»»

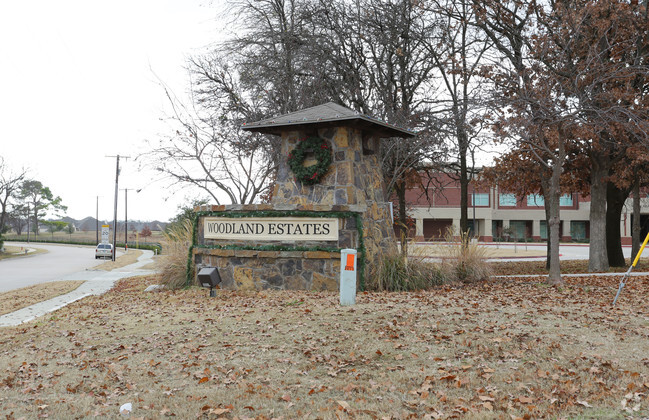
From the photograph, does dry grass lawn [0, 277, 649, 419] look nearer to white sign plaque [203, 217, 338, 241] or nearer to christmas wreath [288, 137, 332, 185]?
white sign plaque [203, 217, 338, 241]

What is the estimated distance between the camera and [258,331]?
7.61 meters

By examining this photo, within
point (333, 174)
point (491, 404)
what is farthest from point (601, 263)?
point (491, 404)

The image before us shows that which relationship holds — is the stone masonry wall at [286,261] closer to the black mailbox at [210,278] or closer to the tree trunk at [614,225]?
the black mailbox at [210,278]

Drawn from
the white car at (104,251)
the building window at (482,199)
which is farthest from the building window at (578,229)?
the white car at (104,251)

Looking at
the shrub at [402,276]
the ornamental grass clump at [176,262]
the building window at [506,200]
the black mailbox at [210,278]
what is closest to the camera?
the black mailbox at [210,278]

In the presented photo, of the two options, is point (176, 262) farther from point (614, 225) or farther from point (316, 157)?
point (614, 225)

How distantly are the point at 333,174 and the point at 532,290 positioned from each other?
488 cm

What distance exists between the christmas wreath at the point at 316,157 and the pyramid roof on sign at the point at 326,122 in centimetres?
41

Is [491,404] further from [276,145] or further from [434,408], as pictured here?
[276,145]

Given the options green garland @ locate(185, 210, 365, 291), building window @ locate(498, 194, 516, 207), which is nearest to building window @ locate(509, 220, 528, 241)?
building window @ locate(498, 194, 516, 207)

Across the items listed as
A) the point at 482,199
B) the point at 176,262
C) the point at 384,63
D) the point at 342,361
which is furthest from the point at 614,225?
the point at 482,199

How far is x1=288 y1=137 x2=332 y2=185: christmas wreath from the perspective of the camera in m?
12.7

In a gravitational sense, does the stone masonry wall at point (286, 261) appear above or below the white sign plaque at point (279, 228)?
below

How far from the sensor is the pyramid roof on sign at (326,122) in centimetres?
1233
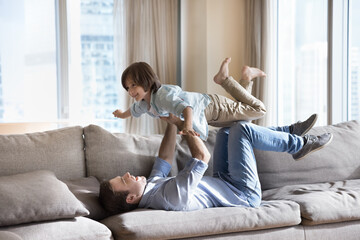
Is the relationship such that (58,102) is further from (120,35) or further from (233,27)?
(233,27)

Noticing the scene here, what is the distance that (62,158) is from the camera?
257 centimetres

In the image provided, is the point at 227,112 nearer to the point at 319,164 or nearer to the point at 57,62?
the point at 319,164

««
»»

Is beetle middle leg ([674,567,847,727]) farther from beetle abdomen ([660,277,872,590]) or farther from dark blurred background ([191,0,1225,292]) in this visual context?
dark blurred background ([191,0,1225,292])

««
»»

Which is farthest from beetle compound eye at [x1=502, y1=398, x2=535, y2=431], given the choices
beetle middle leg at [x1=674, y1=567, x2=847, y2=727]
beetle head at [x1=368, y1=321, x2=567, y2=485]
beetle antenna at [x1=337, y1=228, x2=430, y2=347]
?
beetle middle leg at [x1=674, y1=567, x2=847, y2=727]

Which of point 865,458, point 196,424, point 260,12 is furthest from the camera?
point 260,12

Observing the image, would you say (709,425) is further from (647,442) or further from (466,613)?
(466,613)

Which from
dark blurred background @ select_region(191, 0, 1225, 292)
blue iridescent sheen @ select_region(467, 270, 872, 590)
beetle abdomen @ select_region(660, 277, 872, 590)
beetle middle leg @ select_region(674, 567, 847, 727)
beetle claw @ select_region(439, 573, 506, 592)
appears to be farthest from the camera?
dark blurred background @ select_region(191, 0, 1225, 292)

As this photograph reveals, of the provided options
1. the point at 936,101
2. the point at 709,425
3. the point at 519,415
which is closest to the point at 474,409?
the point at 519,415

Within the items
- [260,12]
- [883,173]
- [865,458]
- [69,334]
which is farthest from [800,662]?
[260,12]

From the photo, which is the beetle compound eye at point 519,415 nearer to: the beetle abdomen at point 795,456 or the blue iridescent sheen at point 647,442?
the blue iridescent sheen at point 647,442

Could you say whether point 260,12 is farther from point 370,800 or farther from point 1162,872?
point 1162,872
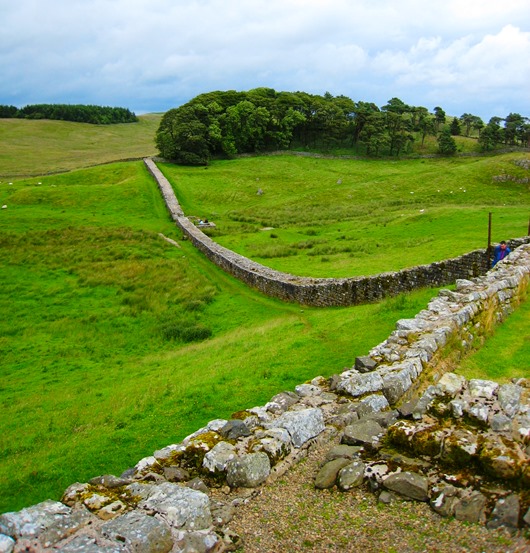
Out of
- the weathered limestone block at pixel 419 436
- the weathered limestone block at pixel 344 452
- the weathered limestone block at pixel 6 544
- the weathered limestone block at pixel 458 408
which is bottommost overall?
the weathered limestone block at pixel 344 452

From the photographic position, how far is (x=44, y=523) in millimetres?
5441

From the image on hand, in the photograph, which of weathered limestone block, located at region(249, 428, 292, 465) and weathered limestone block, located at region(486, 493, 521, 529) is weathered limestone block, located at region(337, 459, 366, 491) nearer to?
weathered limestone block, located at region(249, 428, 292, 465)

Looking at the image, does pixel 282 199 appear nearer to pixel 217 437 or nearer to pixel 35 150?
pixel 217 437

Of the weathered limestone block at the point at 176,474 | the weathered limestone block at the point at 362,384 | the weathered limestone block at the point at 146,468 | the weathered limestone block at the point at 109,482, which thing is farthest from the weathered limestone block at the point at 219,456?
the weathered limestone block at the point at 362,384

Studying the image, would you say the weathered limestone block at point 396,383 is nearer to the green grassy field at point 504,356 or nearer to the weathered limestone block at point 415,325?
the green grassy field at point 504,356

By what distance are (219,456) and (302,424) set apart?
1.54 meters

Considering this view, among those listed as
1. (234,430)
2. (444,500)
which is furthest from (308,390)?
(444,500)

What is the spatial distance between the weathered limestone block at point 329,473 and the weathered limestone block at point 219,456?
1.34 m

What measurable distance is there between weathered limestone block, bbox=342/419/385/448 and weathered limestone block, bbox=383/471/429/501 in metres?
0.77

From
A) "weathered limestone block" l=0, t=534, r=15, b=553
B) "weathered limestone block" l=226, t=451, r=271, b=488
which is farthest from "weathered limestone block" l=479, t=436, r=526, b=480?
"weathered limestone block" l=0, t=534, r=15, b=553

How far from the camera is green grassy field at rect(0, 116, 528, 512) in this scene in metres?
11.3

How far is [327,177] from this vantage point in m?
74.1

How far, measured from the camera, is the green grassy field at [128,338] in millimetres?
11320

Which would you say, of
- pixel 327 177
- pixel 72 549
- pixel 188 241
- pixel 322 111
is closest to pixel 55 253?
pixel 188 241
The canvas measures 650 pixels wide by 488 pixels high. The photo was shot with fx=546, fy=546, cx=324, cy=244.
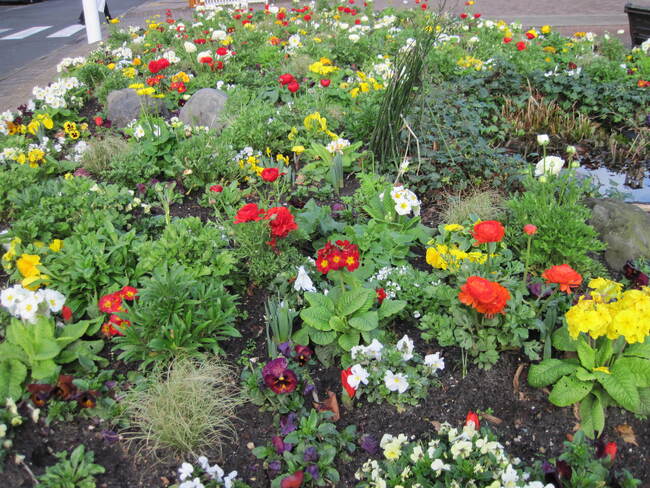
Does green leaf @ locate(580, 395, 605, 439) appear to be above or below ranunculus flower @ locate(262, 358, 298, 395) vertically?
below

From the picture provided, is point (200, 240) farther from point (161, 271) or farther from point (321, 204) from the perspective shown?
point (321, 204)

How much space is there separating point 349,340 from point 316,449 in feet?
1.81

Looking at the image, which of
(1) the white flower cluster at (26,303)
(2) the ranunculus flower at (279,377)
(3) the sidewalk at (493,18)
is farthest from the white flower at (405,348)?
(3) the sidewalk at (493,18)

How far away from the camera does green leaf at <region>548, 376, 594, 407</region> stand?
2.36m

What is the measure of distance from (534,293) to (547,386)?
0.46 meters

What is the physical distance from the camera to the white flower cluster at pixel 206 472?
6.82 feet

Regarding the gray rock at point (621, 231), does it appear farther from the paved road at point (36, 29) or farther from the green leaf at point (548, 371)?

««

• **Written request**:
Return each line above that contains the word "abdomen", copied in full. Case counts.

• **Response to the exercise**:
Is beetle middle leg ([674,567,847,727]) farther from beetle abdomen ([660,277,872,590]) or farther from dark blurred background ([191,0,1225,292]) in this visual context?
beetle abdomen @ select_region(660, 277, 872, 590)
From the photo, which is the beetle compound eye at point 519,415 nearer to: the beetle abdomen at point 795,456 or the blue iridescent sheen at point 647,442?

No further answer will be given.